● Extract to read
----------
In other locales, Shelburne’s growers recorded between two and four inches, Simcoe-Delhi saw roughly 1.5 inches; Burford to Aylmer received one to two inches, as did the Alliston-Stayner corridor. At the other end of the spectrum, the Leamington area received less than an inch, and some growers are concerned about the dryness.

Eugenia Banks, a consultant with the Ontario Potato Board, said she thought her variety trial near Beeton was ruined, but it was saved when standing water was redirected to a nearby drainage ditch. Her plot north of Alliston also survived, with the chipping variety Spartan Chipper beginning to bloom (almost as early as Dakota Pearl, she added). Fresh market varieties Envol and Glossy are also at the early bloom stage.

The heavy rains will challenge growers in three ways, Banks said:  nitrogen leaching, the potential for increases in late blight, blackleg, aerial stem rot and soft rot, and a high probability of quality problems in fields where growth is advanced.
----------
● Records provided

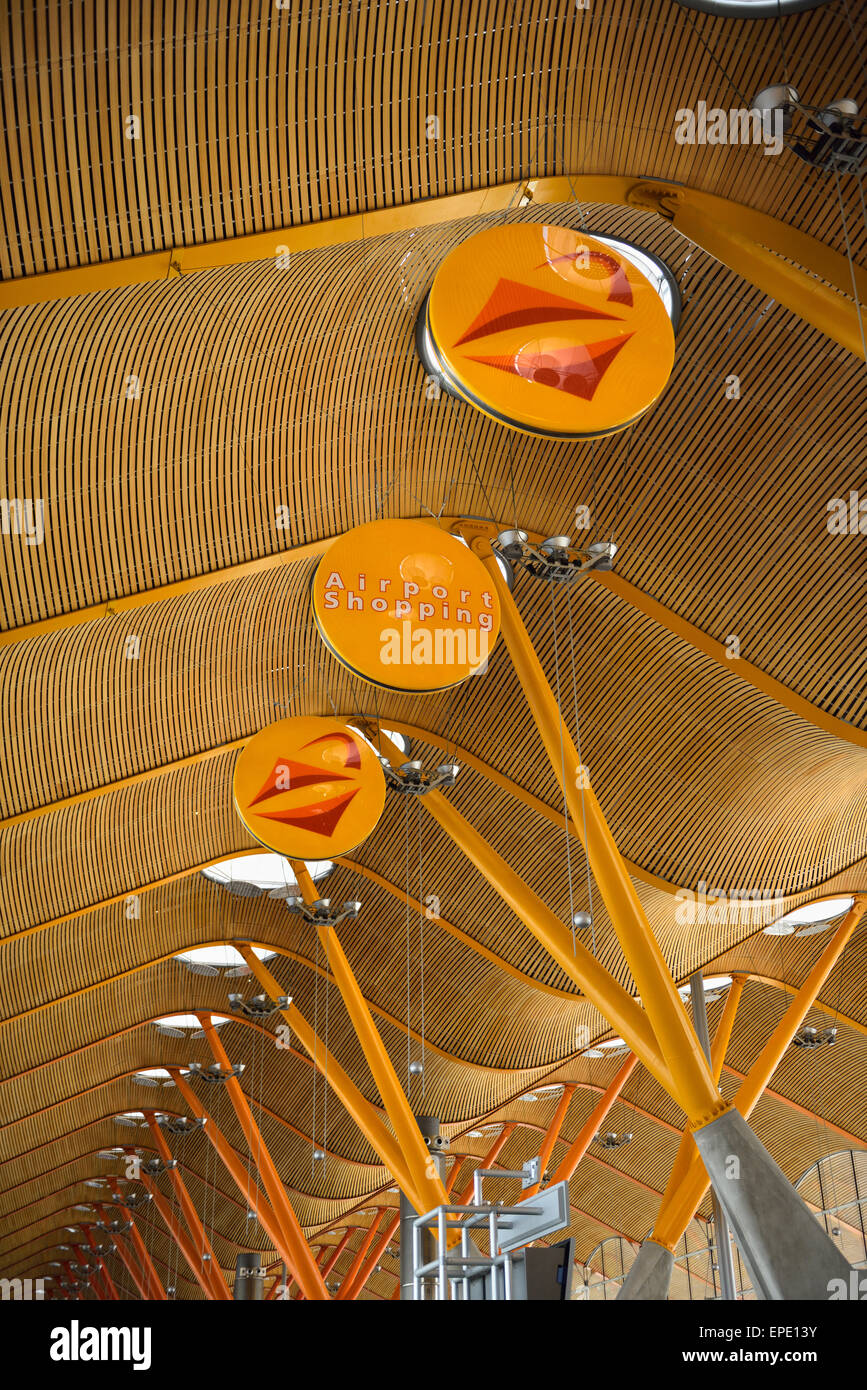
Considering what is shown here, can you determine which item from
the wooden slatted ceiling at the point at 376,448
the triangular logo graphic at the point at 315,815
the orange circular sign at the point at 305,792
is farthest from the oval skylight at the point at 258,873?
----------
● Required actions
A - Can you sum up the report on rain and Ontario potato growers in two sentences?
B - Answer these questions on the report on rain and Ontario potato growers:
(i) Which area saw roughly 1.5 inches of rain?
(ii) What saved the variety trial near Beeton?
(iii) Which fresh market varieties are at the early bloom stage?
C - Carry on the report on rain and Ontario potato growers from its final sentence.

● List of answers
A - Rainfall varied widely across Ontario, from two to four inches among Shelburne's growers to less than an inch around Leamington, where some growers are concerned about the dryness. Eugenia Banks of the Ontario Potato Board said her trial plots near Beeton and north of Alliston survived, but she warned that the heavy rains will challenge growers through nitrogen leaching, possible increases in diseases such as late blight, and a high probability of quality problems in fields where growth is advanced.

B -
(i) Simcoe-Delhi.
(ii) Standing water was redirected to a nearby drainage ditch.
(iii) Envol and Glossy.

C -
The nitrogen issue, Banks said, can be fixed, but the late blight issue is a concern. Spores of the disease have yet to be detected in Michigan, Wisconsin and Maine, and Banks received the results from spore traps in the Alliston and Shelburne regions from late last week, with no late blight spores detected.

In fields where late blight spores are detected, she recommended an application of Bravo or a specific late blight fungicide. As for blackleg and aerial stem rot, Banks suggested copper hydroxide (Parasol or Kocide) as options.

In terms of quality issues in wet fields, growers should look for tuber malformations, growth cracks and hollow-heart developing due to the excessive precipitation.

— Ralph Pearce is a field editor for Country Guide at St. Marys, Ont. Follow him at @arpee_AG on Twitter.

Eugenia Banks, from the Ontario Potato Board, in a field near Shelburne, Ont., after the rain. (Photo courtesy Eugenia Banks, Ontario Potato Board)
A potato field near Orangeville, Ont., where some growers recorded up to 5.5 inches of rain, late last week. (Photo courtesy Eugenia Banks, Ontario Potato Board)
Another field in the Orangeville-Beeton area, on Sunday, June 25. (Photo courtesy Eugenia Banks, Ontario Potato Board)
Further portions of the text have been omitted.